Why Your Score Matters
Your credit score directly affects your mortgage interest rate. The difference between a 680 and a 740 score can mean 0.5% to 1% in rate difference. On a $350,000 loan over 30 years, that is $35,000 to $70,000 in additional interest. A few months of credit work can save you real money.
Check Your Reports First
Pull your free credit reports from all three bureaus at annualcreditreport.com. Look for errors: incorrect balances, accounts that are not yours, and late payments that were actually on time. Disputing errors is the fastest way to improve your score.

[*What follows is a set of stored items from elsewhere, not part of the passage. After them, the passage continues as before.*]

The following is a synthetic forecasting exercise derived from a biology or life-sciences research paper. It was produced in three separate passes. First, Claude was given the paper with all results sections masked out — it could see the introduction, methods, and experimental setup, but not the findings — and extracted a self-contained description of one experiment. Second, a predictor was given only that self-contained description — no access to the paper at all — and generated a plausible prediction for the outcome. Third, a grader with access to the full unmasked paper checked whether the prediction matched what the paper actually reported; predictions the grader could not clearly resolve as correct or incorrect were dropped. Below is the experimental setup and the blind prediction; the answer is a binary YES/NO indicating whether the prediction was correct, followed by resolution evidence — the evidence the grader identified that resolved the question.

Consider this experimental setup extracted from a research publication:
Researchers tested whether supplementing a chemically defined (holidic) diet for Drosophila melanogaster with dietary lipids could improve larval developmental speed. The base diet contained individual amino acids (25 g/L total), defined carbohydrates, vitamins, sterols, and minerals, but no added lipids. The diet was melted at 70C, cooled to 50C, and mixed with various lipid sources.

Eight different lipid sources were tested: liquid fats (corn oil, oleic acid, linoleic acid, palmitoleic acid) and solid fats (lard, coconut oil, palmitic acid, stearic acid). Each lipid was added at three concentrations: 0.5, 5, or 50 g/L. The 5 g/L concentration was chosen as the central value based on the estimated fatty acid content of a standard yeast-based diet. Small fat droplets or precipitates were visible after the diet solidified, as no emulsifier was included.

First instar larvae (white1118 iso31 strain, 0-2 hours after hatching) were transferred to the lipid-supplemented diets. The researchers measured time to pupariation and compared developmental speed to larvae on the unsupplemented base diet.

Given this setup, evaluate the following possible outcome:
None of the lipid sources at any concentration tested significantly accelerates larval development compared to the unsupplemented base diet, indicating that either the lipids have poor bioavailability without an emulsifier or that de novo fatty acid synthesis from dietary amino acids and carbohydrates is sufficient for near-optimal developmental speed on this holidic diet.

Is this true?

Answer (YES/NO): YES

Pay Down Credit Card Balances
Credit utilization (how much of your available credit you are using) accounts for about 30% of your score. Getting your utilization below 30% helps; below 10% is ideal. If you have $10,000 in available credit, keep your balances under $1,000.
Do Not Close Old Accounts
The length of your credit history matters. Closing an old credit card shortens your average account age and reduces your available credit, both of which can lower your score. Keep old accounts open, even if you do not use them regularly.
Avoid New Credit Applications
Every hard inquiry (credit application) can lower your score by a few points. In the six months before you plan to buy, avoid opening new credit cards, financing furniture, or co-signing loans. The exception is mortgage shopping: multiple mortgage inquiries within a 45-day window count as a single inquiry.